While banks busily build customer-facing technology for the digital era, they are being hampered by underlying software written decades ago which is no longer fit for purpose, says London-based Thought Machine.
The firm cites the Royal Bank of Scotland's infamous IT meltdown of 2012 and the words of regulator Andrew Bailey as he later handed the bank a record £56million fine, warning of a "very poor legacy of IT resilience and inadequate management of IT risks".
Thought Machine's answer is Vault OS, core banking software created for the cloud which uses private blockchain-style technology and has cryptographic ledgers for watertight security.
The company is run by Paul Taylor (pictured) who joined Google in 2010 after it bought Phonetic Arts, the speech synthesis technology firm he co-founded. Taylor pulled in several Google engineers as well as experienced bankers as part of a 50-strong team based in East London for his new venture, which has been in the pipeline for the last two years.
The firm claims that its OS is completely flexible and handles any standard banking functions or business models. "Best of all, it employs smart contracts and machine learning to enable banks to offer a vast array of financial products - or roll out new ones in days. It is 100% future-proof."
Meanwhile, because it runs in the cloud, banks can scale to millions of customers without expensive in-house data-centres and the large operations teams typically employed to keep legacy systems from failing.
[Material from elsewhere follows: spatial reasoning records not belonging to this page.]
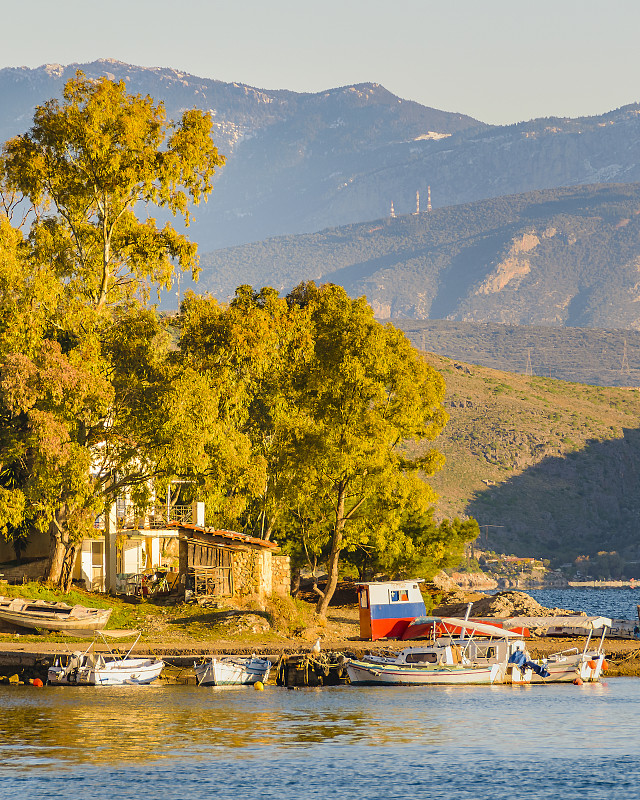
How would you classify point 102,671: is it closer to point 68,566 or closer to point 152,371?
point 68,566

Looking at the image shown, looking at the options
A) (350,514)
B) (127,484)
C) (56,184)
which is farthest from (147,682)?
(56,184)

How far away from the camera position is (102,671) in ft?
167

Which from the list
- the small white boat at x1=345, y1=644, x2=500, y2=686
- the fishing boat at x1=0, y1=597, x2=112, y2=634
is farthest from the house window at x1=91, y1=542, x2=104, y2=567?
the small white boat at x1=345, y1=644, x2=500, y2=686

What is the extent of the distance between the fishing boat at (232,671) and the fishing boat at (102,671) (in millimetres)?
1892

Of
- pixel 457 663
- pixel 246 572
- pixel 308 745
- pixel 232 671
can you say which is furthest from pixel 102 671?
pixel 457 663

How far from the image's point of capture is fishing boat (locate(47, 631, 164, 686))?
5066 centimetres

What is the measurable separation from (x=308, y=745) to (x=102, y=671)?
14436 millimetres

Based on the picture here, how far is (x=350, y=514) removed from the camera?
224 ft

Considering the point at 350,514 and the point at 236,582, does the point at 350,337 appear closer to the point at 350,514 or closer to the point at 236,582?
the point at 350,514

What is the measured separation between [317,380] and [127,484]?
12.0 meters

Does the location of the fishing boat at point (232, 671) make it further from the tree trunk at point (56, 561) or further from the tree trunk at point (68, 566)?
the tree trunk at point (56, 561)

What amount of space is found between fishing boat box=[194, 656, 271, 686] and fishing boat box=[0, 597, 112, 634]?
19.2ft

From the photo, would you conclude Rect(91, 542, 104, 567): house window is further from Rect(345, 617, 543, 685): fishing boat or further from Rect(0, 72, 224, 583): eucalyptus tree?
Rect(345, 617, 543, 685): fishing boat

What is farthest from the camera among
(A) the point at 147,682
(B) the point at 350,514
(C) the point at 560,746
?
(B) the point at 350,514
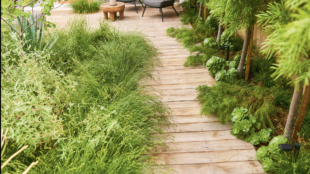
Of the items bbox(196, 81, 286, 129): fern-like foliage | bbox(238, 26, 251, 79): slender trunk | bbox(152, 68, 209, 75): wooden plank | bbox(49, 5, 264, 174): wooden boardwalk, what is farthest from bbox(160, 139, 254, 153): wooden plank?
bbox(152, 68, 209, 75): wooden plank

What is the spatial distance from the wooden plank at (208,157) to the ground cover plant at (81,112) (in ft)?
0.56

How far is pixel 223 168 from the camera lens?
7.14 feet

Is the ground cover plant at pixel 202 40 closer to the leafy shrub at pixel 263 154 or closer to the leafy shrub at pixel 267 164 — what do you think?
the leafy shrub at pixel 263 154

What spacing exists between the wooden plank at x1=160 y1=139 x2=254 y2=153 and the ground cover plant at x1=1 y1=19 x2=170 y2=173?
0.51 ft

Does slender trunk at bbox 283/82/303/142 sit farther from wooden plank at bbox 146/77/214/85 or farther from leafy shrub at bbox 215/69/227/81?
wooden plank at bbox 146/77/214/85

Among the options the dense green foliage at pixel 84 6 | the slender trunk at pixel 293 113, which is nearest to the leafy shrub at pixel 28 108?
the slender trunk at pixel 293 113

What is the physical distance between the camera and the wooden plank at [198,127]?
2.64m

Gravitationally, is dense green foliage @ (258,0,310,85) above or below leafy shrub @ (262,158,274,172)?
above

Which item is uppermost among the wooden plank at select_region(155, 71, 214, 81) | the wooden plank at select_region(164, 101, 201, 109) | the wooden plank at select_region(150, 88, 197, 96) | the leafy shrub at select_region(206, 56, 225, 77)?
the leafy shrub at select_region(206, 56, 225, 77)

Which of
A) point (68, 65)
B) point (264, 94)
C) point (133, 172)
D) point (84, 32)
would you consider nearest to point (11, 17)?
point (68, 65)

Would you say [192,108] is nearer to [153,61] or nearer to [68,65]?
[153,61]

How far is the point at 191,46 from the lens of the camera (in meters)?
4.62

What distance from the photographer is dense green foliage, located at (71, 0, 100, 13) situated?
753 cm

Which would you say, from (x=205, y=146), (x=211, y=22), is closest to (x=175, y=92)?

When it comes to compliance, every transaction is reported in real time so banks can determine their exact financial position at any moment. These tools are in the core of Vault OS, making implementation of capital-adequacy standards such as Basel III automatic.
Says Taylor: "People have suffered for too long from the archaic software banks are built on and their CIOs stay awake at night worrying if these systems will cope with one more day. It’s time for new ideas, built with today’s technology. Vault OS fixes broken banking and will be the engine for the banks of tomorrow."